**Data provided**
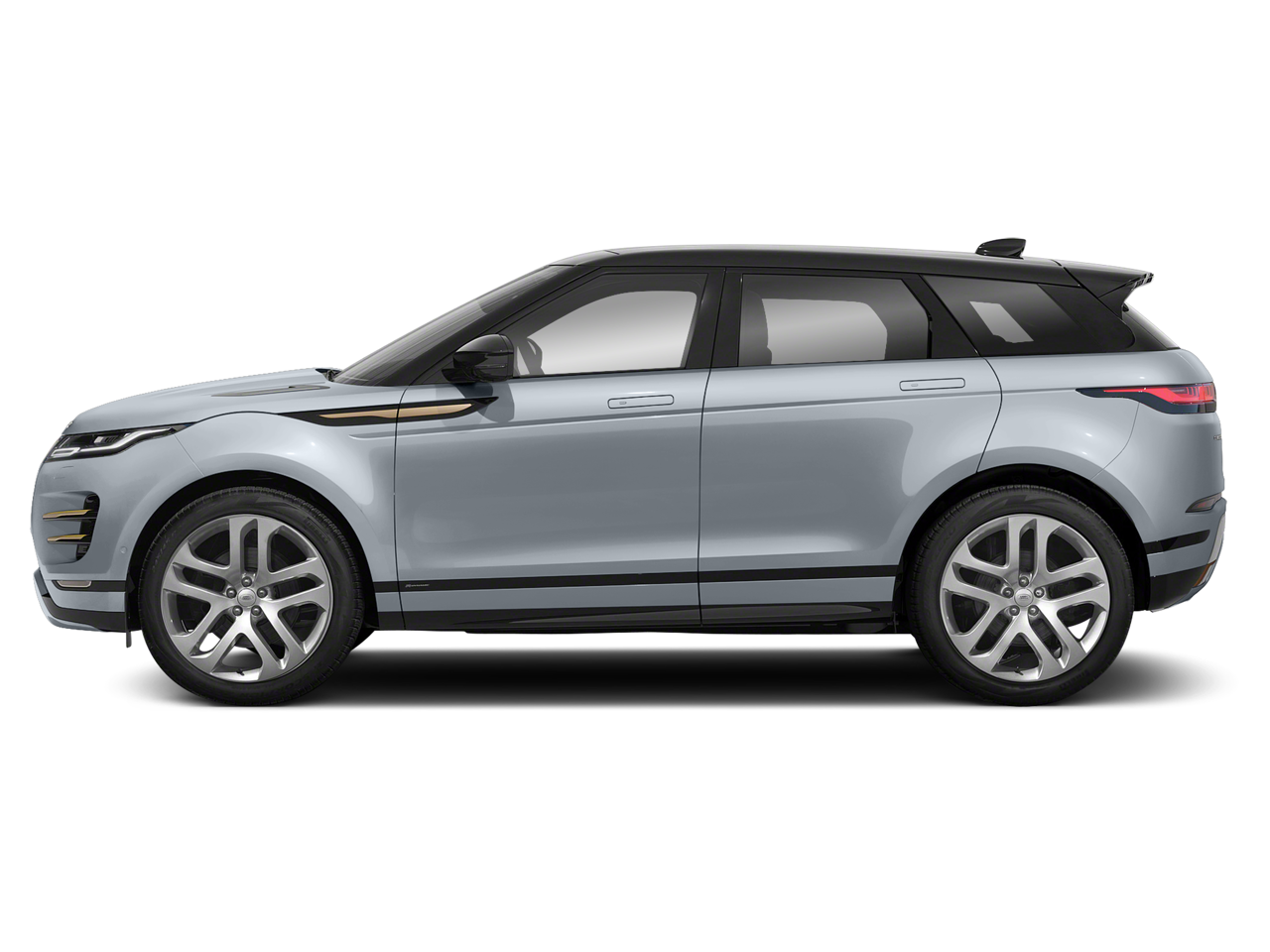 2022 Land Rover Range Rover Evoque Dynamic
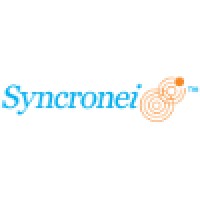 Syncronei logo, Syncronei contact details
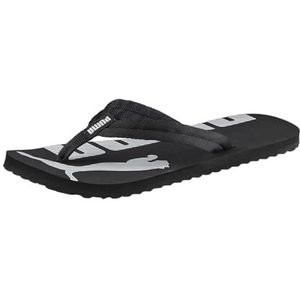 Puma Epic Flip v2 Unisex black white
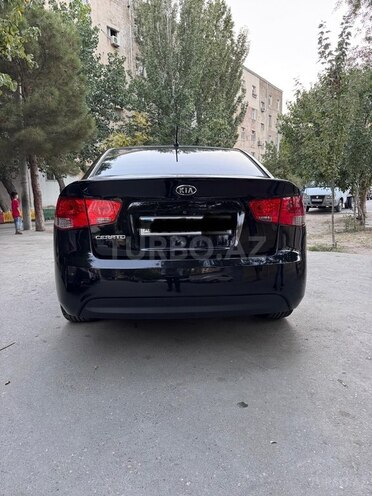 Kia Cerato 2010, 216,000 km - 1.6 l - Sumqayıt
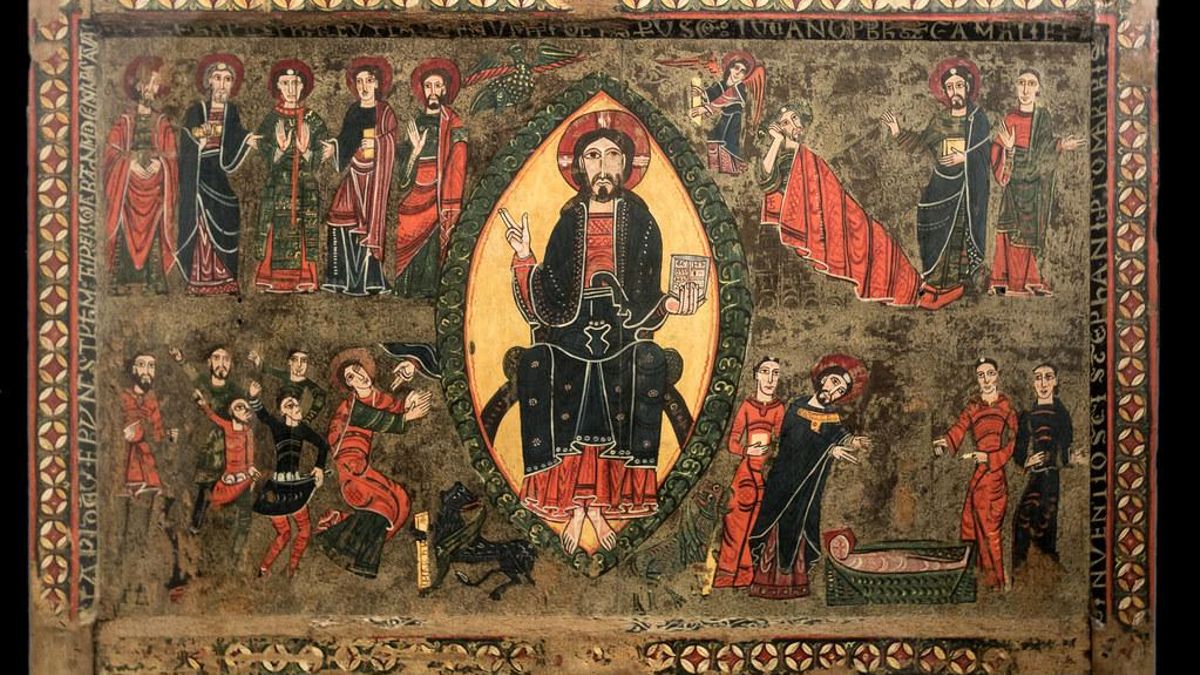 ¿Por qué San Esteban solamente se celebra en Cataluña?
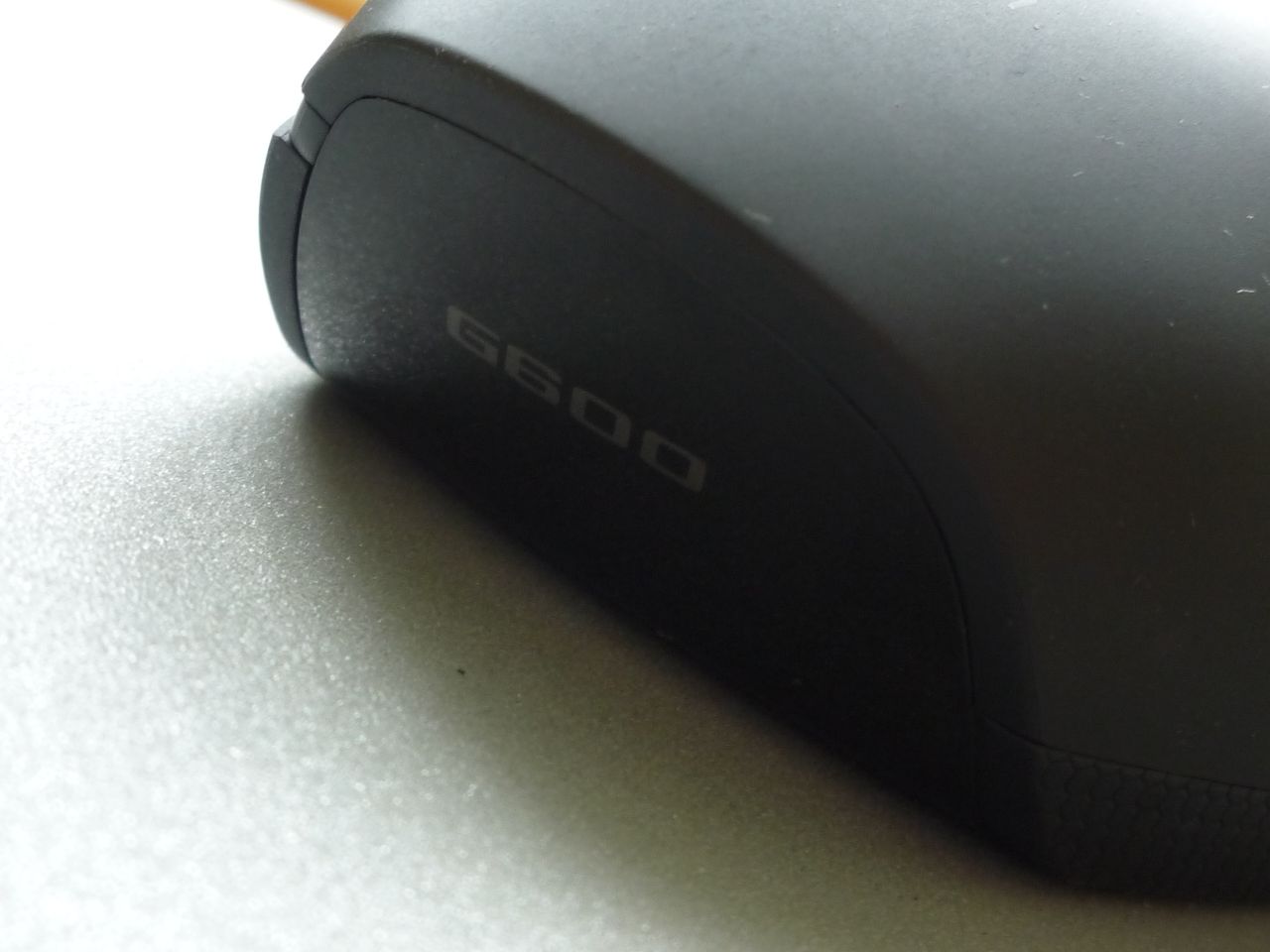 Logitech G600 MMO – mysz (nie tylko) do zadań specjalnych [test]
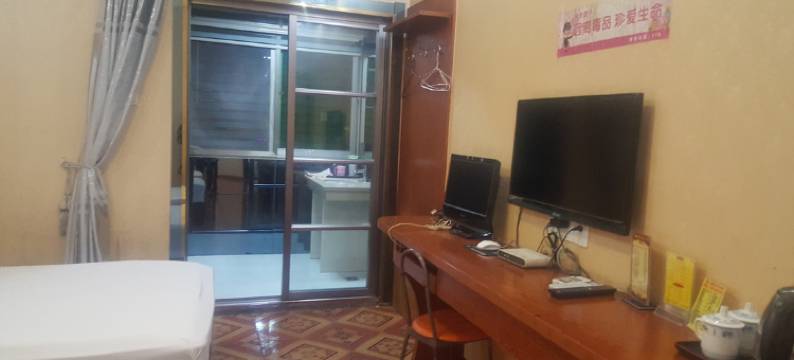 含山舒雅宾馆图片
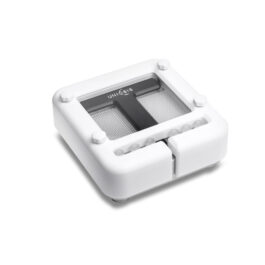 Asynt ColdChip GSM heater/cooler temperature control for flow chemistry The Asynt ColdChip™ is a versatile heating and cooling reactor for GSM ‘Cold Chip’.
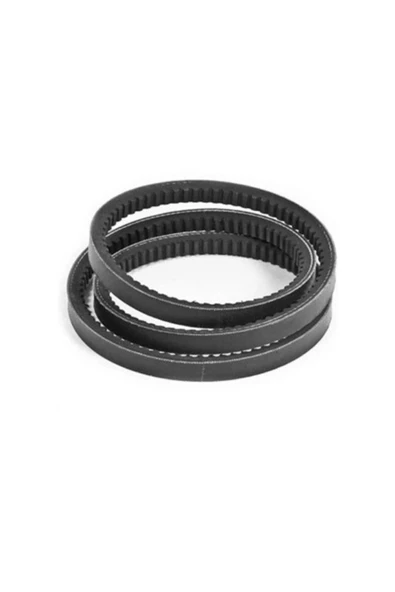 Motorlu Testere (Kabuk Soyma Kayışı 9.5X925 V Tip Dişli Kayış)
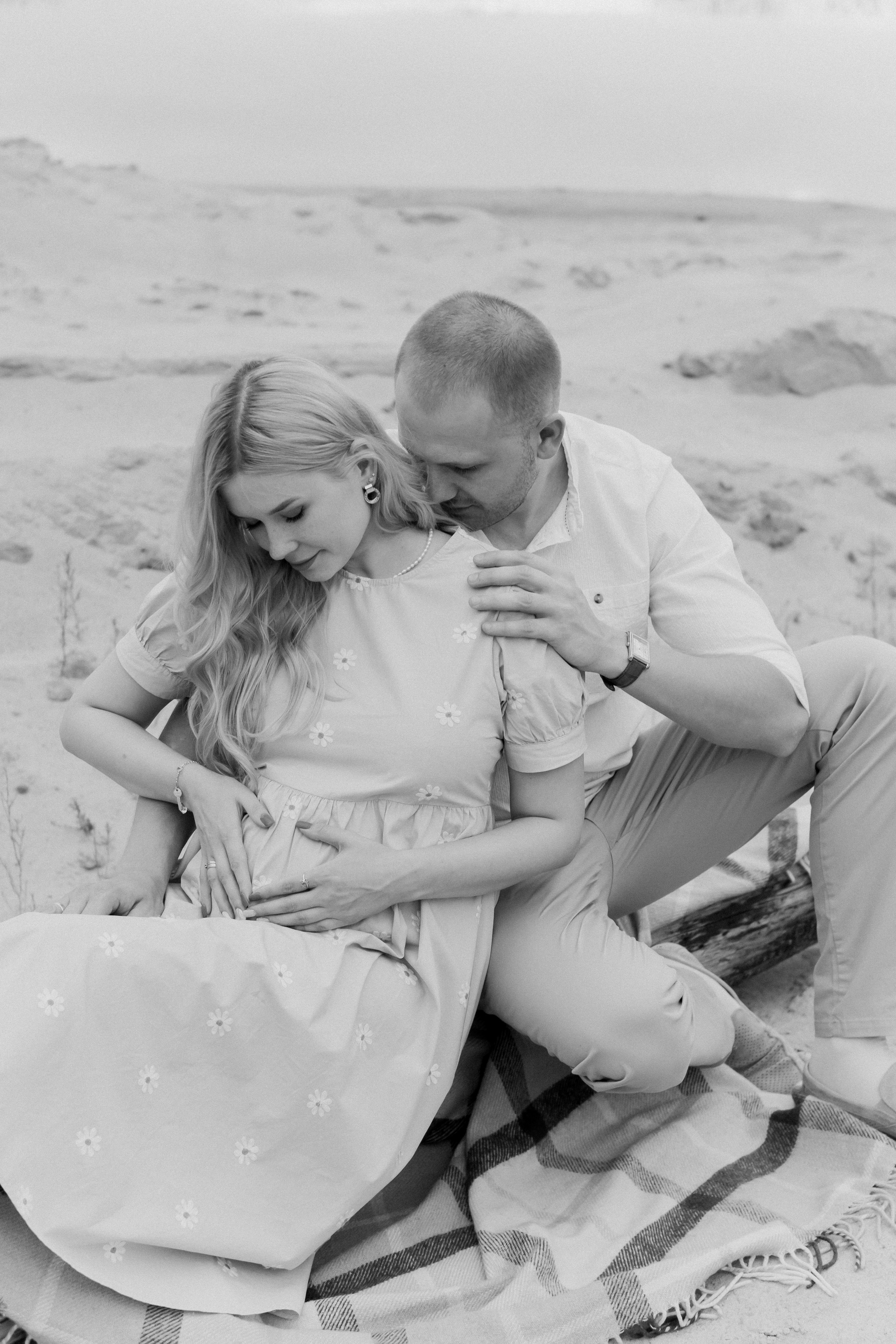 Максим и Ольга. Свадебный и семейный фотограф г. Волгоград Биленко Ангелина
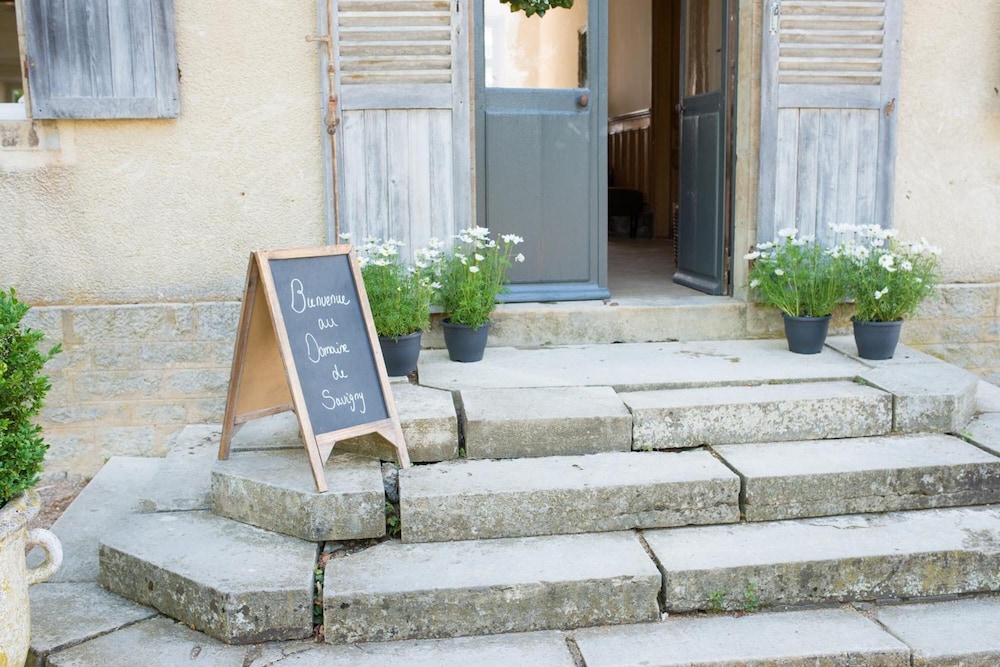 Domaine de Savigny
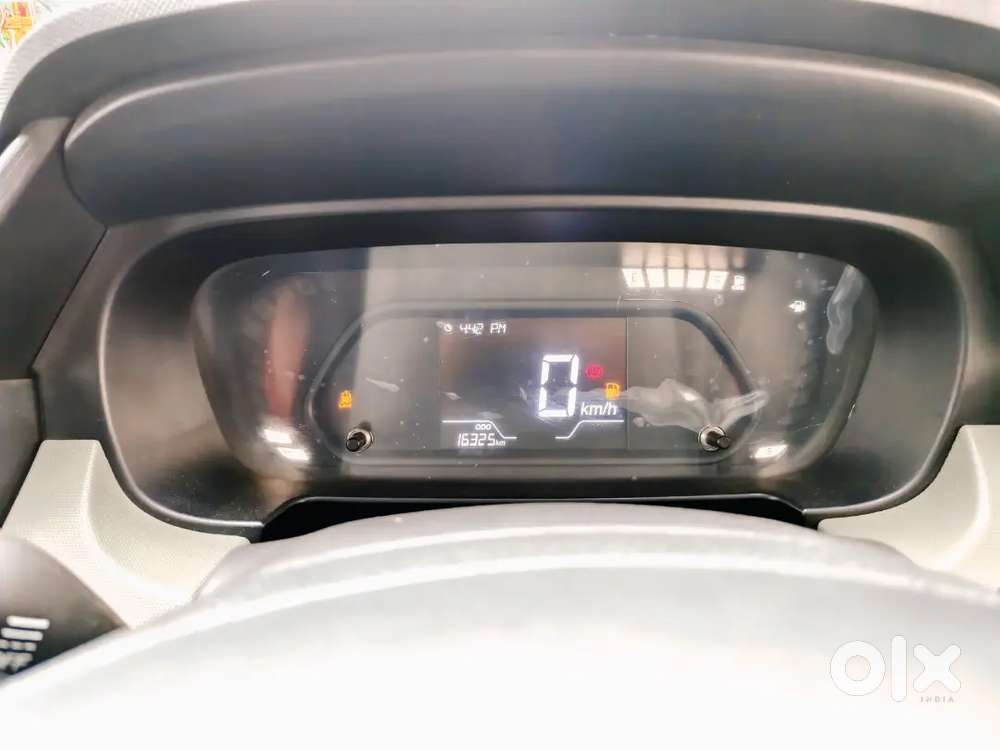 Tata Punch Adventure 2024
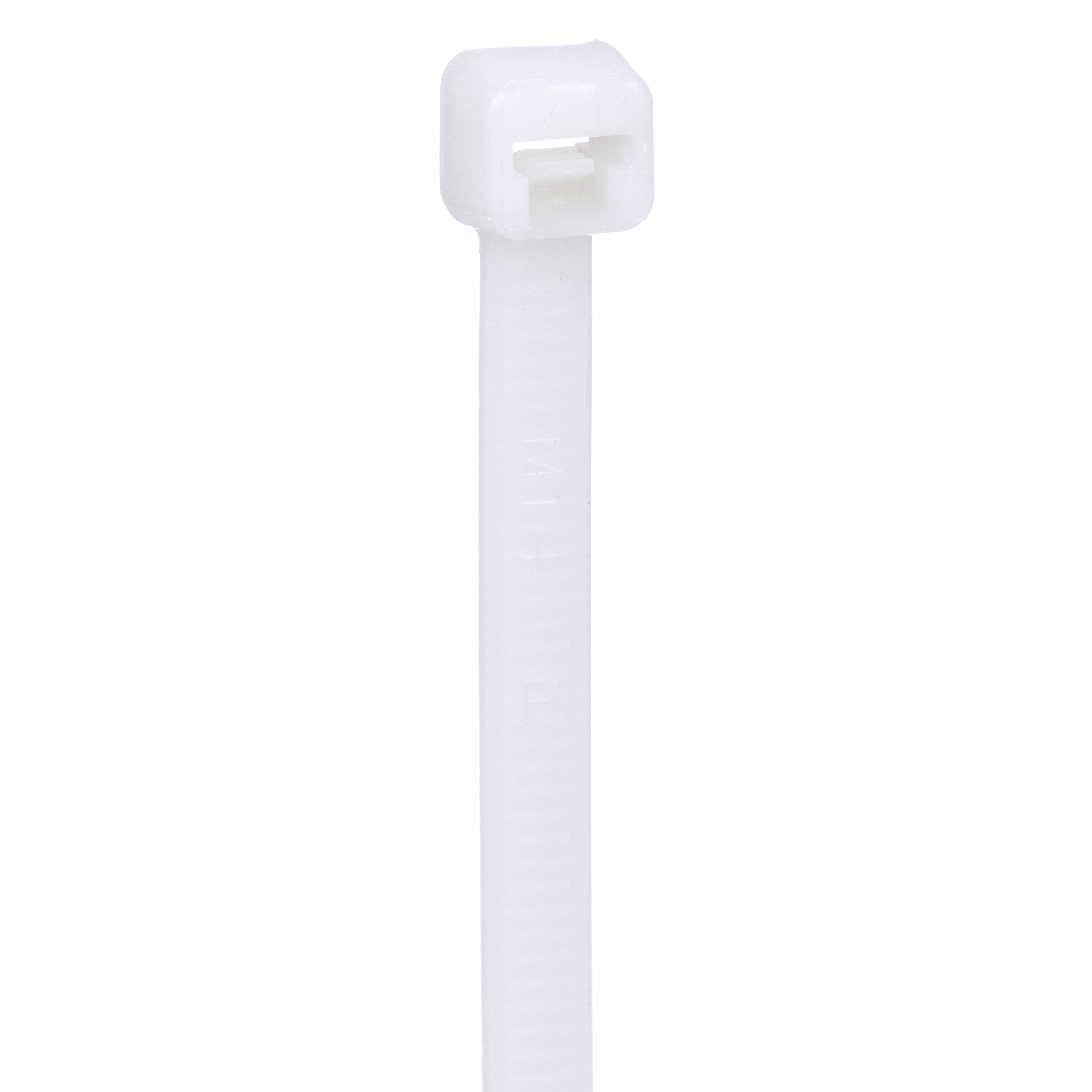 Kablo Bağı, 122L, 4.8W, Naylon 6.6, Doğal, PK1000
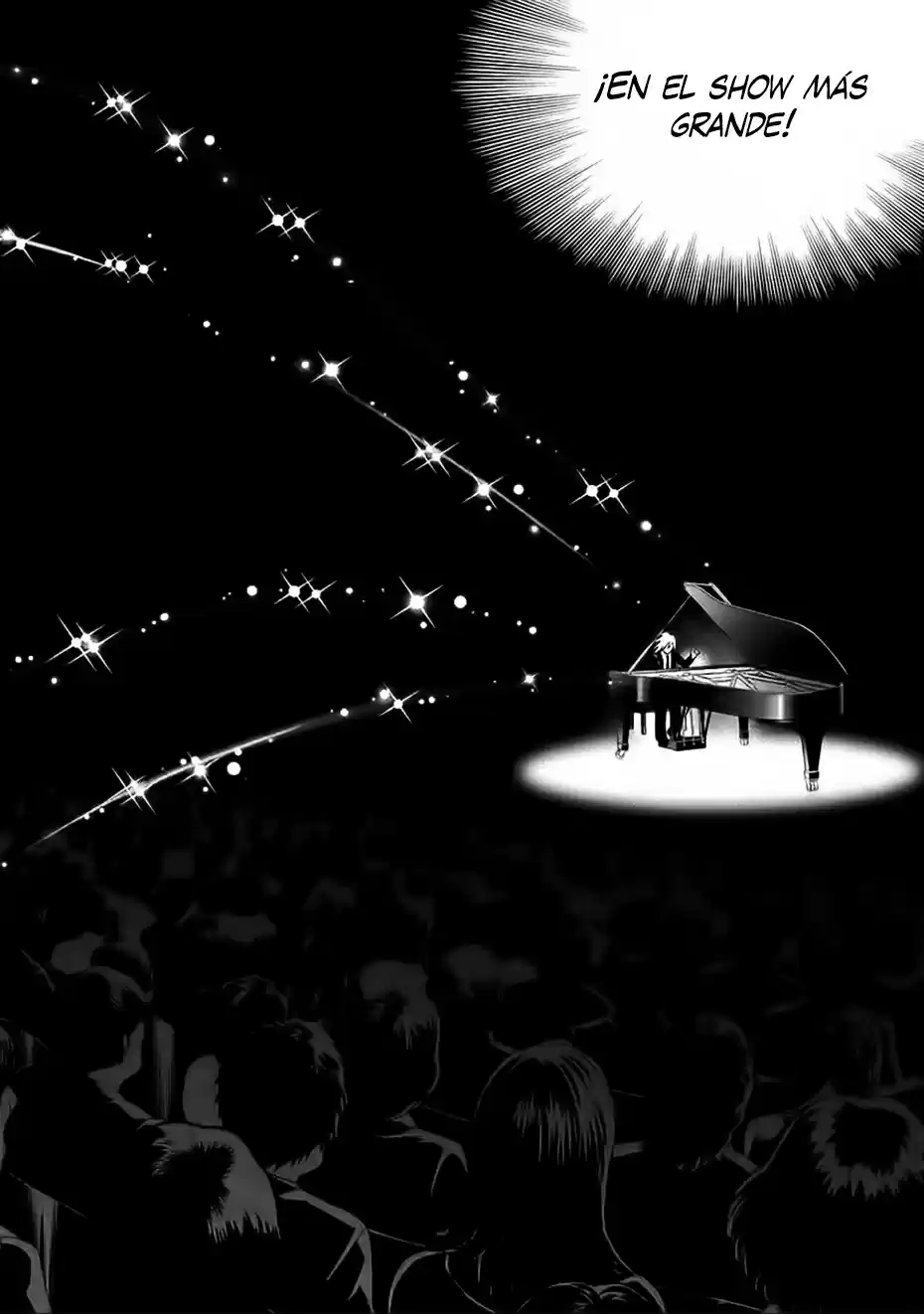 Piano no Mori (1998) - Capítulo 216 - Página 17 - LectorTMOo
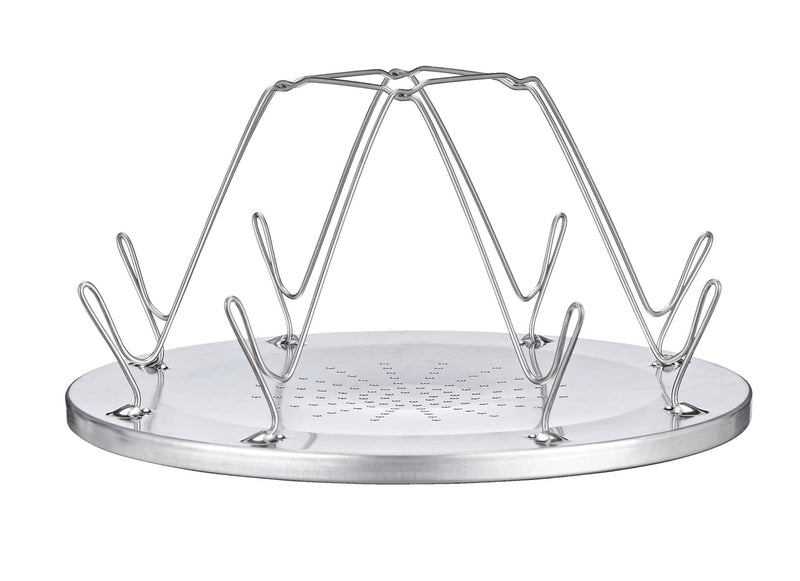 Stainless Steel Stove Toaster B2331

**What the exercise asks**
Copy the captions of all the rows above word for word, keeping their order, and leave out the pictures themselves.

**Answer to the problem**
 2022 Land Rover Range Rover Evoque Dynamic
 Syncronei logo, Syncronei contact details
 Puma Epic Flip v2 Unisex black white
 Kia Cerato 2010, 216,000 km - 1.6 l - Sumqayıt
 ¿Por qué San Esteban solamente se celebra en Cataluña?
 Logitech G600 MMO – mysz (nie tylko) do zadań specjalnych [test]
 含山舒雅宾馆图片
 Asynt ColdChip GSM heater/cooler temperature control for flow chemistry The Asynt ColdChip™ is a versatile heating and cooling reactor for GSM ‘Cold Chip’.
 Motorlu Testere (Kabuk Soyma Kayışı 9.5X925 V Tip Dişli Kayış)
 Максим и Ольга. Свадебный и семейный фотограф г. Волгоград Биленко Ангелина
 Domaine de Savigny
 Tata Punch Adventure 2024
 Kablo Bağı, 122L, 4.8W, Naylon 6.6, Doğal, PK1000
 Piano no Mori (1998) - Capítulo 216 - Página 17 - LectorTMOo
 Stainless Steel Stove Toaster B2331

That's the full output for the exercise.